__Try it__
Transcribe all of the listing below in full.

__Data for this task__
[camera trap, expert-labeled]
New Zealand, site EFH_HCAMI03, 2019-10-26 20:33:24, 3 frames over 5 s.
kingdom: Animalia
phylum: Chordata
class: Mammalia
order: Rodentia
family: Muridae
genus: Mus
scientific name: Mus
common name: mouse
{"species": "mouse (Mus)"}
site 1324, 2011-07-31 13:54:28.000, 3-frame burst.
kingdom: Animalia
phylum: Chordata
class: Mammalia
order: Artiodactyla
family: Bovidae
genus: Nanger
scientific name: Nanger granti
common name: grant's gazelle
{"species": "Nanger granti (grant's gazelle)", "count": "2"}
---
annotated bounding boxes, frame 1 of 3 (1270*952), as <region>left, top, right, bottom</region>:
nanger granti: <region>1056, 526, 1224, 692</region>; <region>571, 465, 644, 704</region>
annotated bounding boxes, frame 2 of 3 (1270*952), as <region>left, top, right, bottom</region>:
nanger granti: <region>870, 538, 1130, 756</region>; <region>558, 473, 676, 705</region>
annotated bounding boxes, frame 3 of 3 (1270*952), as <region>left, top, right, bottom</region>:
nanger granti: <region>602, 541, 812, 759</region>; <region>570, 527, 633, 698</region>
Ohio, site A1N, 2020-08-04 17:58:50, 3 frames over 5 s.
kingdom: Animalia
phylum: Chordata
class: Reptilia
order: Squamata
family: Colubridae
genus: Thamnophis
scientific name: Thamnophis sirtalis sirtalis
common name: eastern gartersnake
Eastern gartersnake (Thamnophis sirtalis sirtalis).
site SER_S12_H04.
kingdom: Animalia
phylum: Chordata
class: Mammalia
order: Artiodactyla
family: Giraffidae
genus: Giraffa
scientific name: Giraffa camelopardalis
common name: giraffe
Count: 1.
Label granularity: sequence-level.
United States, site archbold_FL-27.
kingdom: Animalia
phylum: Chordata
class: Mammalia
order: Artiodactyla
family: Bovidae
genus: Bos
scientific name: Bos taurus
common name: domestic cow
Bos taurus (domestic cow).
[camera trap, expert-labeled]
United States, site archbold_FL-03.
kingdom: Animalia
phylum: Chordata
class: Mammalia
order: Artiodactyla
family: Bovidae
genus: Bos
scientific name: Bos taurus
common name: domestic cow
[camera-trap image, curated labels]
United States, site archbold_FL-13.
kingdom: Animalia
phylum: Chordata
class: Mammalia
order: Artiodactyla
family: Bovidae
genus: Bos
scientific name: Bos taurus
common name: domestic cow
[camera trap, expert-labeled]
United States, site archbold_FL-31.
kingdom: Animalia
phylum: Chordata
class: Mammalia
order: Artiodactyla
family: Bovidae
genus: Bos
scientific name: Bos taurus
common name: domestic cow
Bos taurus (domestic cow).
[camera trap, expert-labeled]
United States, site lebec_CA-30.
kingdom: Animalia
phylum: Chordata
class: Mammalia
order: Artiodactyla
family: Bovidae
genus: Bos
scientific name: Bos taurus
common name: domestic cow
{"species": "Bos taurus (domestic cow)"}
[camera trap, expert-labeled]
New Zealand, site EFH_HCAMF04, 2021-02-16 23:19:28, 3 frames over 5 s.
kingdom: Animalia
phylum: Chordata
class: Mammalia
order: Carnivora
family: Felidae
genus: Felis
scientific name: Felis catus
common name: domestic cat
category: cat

__Final answer__
[camera trap, expert-labeled]
New Zealand, site EFH_HCAMI03, 2019-10-26 20:33:24, 3 frames over 5 s.
kingdom: Animalia
phylum: Chordata
class: Mammalia
order: Rodentia
family: Muridae
genus: Mus
scientific name: Mus
common name: mouse
{"species": "mouse (Mus)"}
site 1324, 2011-07-31 13:54:28.000, 3-frame burst.
kingdom: Animalia
phylum: Chordata
class: Mammalia
order: Artiodactyla
family: Bovidae
genus: Nanger
scientific name: Nanger granti
common name: grant's gazelle
{"species": "Nanger granti (grant's gazelle)", "count": "2"}
---
annotated bounding boxes, frame 1 of 3 (1270*952), as <region>left, top, right, bottom</region>:
nanger granti: <region>1056, 526, 1224, 692</region>; <region>571, 465, 644, 704</region>
annotated bounding boxes, frame 2 of 3 (1270*952), as <region>left, top, right, bottom</region>:
nanger granti: <region>870, 538, 1130, 756</region>; <region>558, 473, 676, 705</region>
annotated bounding boxes, frame 3 of 3 (1270*952), as <region>left, top, right, bottom</region>:
nanger granti: <region>602, 541, 812, 759</region>; <region>570, 527, 633, 698</region>
Ohio, site A1N, 2020-08-04 17:58:50, 3 frames over 5 s.
kingdom: Animalia
phylum: Chordata
class: Reptilia
order: Squamata
family: Colubridae
genus: Thamnophis
scientific name: Thamnophis sirtalis sirtalis
common name: eastern gartersnake
Eastern gartersnake (Thamnophis sirtalis sirtalis).
site SER_S12_H04.
kingdom: Animalia
phylum: Chordata
class: Mammalia
order: Artiodactyla
family: Giraffidae
genus: Giraffa
scientific name: Giraffa camelopardalis
common name: giraffe
Count: 1.
Label granularity: sequence-level.
United States, site archbold_FL-27.
kingdom: Animalia
phylum: Chordata
class: Mammalia
order: Artiodactyla
family: Bovidae
genus: Bos
scientific name: Bos taurus
common name: domestic cow
Bos taurus (domestic cow).
[camera trap, expert-labeled]
United States, site archbold_FL-03.
kingdom: Animalia
phylum: Chordata
class: Mammalia
order: Artiodactyla
family: Bovidae
genus: Bos
scientific name: Bos taurus
common name: domestic cow
[camera-trap image, curated labels]
United States, site archbold_FL-13.
kingdom: Animalia
phylum: Chordata
class: Mammalia
order: Artiodactyla
family: Bovidae
genus: Bos
scientific name: Bos taurus
common name: domestic cow
[camera trap, expert-labeled]
United States, site archbold_FL-31.
kingdom: Animalia
phylum: Chordata
class: Mammalia
order: Artiodactyla
family: Bovidae
genus: Bos
scientific name: Bos taurus
common name: domestic cow
Bos taurus (domestic cow).
[camera trap, expert-labeled]
United States, site lebec_CA-30.
kingdom: Animalia
phylum: Chordata
class: Mammalia
order: Artiodactyla
family: Bovidae
genus: Bos
scientific name: Bos taurus
common name: domestic cow
{"species": "Bos taurus (domestic cow)"}
[camera trap, expert-labeled]
New Zealand, site EFH_HCAMF04, 2021-02-16 23:19:28, 3 frames over 5 s.
kingdom: Animalia
phylum: Chordata
class: Mammalia
order: Carnivora
family: Felidae
genus: Felis
scientific name: Felis catus
common name: domestic cat
category: cat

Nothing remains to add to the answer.